• [Stated problem]:
Report how many lines of the records below contain the word "right", with case counting, and give only that number.

• [Provided data]:
▽
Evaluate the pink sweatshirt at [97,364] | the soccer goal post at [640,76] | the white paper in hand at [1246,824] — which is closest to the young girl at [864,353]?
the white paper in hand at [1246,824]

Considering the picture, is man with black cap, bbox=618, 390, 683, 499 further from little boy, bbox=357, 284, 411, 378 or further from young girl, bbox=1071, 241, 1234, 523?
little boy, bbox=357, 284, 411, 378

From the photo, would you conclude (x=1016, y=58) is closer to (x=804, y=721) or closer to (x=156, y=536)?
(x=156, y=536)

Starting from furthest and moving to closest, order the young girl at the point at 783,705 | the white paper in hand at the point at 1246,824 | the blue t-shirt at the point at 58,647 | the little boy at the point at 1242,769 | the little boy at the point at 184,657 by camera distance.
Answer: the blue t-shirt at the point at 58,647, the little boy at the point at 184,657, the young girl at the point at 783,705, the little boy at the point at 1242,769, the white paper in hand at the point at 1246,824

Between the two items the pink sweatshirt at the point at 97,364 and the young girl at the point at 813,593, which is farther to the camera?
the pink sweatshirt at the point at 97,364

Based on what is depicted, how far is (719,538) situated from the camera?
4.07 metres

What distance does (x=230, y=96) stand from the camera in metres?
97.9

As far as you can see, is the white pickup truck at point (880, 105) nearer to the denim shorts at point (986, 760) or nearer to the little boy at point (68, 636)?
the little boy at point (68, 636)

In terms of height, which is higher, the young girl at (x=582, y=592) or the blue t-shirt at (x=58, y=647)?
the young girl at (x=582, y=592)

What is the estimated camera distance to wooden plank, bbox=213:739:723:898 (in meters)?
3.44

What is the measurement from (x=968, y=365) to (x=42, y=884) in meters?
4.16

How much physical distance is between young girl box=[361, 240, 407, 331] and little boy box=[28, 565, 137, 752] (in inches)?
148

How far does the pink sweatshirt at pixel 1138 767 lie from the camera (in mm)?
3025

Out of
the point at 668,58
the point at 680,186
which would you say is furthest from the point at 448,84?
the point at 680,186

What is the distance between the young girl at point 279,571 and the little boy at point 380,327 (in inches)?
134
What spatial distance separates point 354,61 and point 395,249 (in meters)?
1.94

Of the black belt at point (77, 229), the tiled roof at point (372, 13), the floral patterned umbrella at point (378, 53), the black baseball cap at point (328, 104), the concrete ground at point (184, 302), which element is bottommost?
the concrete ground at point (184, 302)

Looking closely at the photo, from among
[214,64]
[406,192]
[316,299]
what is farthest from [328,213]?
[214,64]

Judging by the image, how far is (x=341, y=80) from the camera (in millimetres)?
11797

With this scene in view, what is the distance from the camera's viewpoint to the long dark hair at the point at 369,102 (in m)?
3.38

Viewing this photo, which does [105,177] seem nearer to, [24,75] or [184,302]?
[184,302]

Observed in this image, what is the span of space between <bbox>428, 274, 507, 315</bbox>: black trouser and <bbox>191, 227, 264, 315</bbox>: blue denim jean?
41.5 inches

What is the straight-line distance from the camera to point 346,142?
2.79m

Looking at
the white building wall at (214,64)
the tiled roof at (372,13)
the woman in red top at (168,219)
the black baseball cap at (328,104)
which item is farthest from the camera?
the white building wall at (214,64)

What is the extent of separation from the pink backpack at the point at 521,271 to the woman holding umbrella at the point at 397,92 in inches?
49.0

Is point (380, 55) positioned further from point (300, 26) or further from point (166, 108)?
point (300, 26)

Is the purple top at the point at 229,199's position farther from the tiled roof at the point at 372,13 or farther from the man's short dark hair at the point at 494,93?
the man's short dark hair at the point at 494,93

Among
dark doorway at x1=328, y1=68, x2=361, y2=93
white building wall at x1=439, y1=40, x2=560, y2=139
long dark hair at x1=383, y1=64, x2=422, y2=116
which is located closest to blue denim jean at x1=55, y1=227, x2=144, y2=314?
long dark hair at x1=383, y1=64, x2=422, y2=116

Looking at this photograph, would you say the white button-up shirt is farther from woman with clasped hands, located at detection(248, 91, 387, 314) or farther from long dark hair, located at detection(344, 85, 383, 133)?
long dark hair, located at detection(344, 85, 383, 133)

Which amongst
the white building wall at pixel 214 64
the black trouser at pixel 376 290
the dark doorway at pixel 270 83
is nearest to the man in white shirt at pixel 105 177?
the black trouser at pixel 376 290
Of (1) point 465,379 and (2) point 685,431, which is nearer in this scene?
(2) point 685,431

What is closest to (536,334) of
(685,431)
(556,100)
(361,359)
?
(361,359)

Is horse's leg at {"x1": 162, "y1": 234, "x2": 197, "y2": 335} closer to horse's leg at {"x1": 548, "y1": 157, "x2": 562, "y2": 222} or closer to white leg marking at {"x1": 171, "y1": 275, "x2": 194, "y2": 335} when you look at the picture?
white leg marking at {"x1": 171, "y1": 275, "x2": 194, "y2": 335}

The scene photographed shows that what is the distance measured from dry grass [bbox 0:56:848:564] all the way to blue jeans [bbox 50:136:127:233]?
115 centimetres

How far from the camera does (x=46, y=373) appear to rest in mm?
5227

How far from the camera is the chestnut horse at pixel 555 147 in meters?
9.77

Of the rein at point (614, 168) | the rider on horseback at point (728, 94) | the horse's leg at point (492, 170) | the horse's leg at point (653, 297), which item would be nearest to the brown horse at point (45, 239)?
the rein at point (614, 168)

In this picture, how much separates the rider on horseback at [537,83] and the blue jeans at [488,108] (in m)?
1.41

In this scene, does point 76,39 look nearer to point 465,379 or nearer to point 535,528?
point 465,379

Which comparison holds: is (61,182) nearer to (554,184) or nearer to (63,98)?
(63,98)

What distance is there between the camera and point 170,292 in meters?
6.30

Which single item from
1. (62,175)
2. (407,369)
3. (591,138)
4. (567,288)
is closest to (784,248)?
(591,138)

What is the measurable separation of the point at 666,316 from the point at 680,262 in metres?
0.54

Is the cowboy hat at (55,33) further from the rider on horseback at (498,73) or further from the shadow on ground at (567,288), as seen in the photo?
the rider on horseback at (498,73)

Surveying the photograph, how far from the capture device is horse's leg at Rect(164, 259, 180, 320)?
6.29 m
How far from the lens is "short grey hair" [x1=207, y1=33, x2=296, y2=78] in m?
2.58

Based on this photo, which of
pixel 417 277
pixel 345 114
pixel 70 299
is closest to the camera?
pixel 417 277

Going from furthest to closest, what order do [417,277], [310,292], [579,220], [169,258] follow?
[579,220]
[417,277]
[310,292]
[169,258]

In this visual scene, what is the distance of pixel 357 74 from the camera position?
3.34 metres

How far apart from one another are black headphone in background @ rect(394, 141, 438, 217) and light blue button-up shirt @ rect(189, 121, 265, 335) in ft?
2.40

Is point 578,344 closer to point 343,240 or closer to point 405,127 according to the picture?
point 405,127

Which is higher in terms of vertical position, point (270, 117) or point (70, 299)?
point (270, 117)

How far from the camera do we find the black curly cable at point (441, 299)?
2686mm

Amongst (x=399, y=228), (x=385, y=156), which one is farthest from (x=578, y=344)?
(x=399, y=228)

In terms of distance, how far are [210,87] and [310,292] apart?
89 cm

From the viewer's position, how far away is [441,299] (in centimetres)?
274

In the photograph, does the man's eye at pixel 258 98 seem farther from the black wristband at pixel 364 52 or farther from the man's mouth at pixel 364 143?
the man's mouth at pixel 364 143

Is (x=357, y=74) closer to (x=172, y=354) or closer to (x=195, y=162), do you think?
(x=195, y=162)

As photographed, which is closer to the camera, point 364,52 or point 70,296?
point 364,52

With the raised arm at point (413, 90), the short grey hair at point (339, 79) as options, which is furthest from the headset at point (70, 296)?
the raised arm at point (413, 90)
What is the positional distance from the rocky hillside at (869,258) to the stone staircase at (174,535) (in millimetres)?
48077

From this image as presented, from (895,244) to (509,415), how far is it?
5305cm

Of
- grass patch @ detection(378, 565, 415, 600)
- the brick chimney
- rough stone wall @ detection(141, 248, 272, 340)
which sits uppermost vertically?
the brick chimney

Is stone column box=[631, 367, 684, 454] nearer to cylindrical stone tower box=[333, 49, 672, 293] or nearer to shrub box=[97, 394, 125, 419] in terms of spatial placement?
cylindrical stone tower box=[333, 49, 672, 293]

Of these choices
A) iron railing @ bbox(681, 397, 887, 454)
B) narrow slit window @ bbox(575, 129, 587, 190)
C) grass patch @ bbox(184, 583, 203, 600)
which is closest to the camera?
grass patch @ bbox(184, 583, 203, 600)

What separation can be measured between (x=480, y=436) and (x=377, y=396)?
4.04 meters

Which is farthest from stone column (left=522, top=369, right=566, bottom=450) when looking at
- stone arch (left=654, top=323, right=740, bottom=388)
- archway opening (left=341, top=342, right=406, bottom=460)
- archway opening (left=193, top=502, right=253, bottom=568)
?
△
• [Answer to the task]:
4